Eski İngiliz Diplomat William Mallinson’un Kıbrıs Analizi
Eski İngiliz diplomat William Mallinson, Kıbrıs adasının geleceğiyle ilgili dikkat çeken bir analiz kaleme aldı. Mallinson, Kıbrıs’ın artık emperyal güçlerin kedi pençesinden çıktığını ifade etti.

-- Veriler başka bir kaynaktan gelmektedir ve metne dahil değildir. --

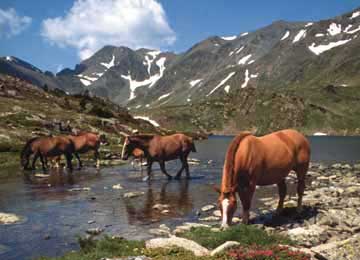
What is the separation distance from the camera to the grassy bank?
1164 cm

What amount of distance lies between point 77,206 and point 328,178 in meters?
23.0

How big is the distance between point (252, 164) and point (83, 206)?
11426 millimetres

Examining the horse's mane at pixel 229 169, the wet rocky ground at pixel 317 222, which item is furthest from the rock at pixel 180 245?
the horse's mane at pixel 229 169

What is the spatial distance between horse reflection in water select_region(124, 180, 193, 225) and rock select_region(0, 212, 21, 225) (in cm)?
534

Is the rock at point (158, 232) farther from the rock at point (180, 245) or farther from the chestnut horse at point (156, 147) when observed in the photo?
the chestnut horse at point (156, 147)

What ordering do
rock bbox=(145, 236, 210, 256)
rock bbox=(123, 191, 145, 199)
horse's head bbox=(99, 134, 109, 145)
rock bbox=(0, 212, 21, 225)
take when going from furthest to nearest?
horse's head bbox=(99, 134, 109, 145), rock bbox=(123, 191, 145, 199), rock bbox=(0, 212, 21, 225), rock bbox=(145, 236, 210, 256)

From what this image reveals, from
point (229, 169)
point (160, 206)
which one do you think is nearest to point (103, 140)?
point (160, 206)

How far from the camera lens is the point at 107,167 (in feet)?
158

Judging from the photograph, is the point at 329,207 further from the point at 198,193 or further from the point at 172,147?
the point at 172,147

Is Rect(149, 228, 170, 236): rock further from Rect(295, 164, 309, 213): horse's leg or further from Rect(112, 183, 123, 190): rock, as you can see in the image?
Rect(112, 183, 123, 190): rock

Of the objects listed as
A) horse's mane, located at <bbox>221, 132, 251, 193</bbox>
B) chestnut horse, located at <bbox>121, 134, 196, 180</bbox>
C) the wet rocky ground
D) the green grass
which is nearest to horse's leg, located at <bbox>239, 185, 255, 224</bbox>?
the wet rocky ground

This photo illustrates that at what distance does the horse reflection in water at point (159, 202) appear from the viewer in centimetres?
2172

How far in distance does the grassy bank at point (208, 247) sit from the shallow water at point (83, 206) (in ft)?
8.45

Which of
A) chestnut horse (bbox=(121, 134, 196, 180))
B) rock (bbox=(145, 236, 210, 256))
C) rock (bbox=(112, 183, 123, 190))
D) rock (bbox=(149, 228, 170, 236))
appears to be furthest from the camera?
chestnut horse (bbox=(121, 134, 196, 180))
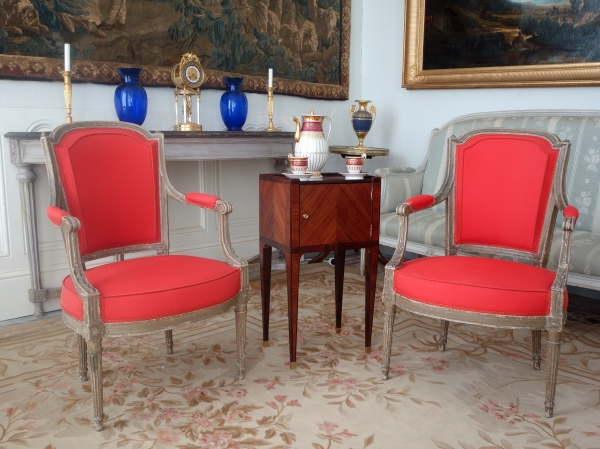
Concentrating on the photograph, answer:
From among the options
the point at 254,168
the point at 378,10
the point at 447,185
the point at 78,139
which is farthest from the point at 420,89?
the point at 78,139

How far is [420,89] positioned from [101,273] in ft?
10.9

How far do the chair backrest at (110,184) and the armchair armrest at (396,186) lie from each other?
1.89 m

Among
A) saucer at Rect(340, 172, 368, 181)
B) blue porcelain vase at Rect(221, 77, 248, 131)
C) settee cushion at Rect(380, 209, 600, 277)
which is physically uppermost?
blue porcelain vase at Rect(221, 77, 248, 131)

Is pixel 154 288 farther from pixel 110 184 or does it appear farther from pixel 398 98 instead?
pixel 398 98

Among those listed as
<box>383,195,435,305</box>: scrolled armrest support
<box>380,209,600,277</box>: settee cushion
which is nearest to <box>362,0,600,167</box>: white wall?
<box>380,209,600,277</box>: settee cushion

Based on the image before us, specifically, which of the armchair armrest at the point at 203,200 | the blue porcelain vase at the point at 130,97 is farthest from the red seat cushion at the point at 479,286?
the blue porcelain vase at the point at 130,97

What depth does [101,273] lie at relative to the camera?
2.27 metres

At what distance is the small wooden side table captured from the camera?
258 centimetres

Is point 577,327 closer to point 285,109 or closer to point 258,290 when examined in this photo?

Trump ve Putin’in Kıbrıs’a Etkileri
Trump’ın Orta Doğu’daki adımları ve Putin’le kurduğu ilişkinin Kıbrıs’ta çözüm için ipuçları taşıdığı analizde belirtiliyor. Mallinson, İngiltere’nin adadaki egemen üslerinin artık anlamsız bir yük haline geldiğini ve Washington ile Moskova’nın çözüme odaklanabileceğini vurguluyor.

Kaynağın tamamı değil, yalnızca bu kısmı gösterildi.